**YOUR INSTRUCTIONS:** Return each row below that contains the string "distance", copied in full.

**RECORDS PROVIDED:**
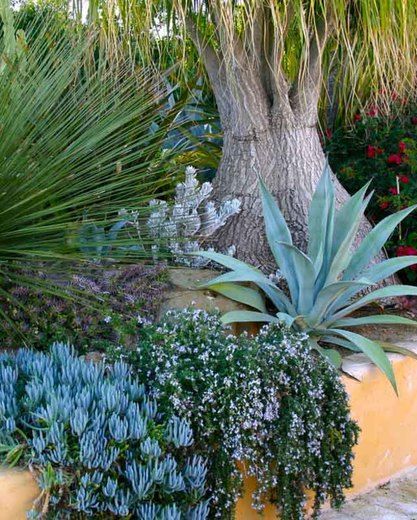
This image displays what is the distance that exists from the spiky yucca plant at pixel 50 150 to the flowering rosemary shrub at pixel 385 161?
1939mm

...

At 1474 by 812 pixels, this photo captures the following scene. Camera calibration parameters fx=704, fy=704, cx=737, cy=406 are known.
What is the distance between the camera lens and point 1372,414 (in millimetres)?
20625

**CORRECT RESULT:**
This image displays what is the distance that exists from the spiky yucca plant at pixel 50 150 to the flowering rosemary shrub at pixel 385 161?
What is the distance between the camera lens and point 1372,414 (in millimetres)?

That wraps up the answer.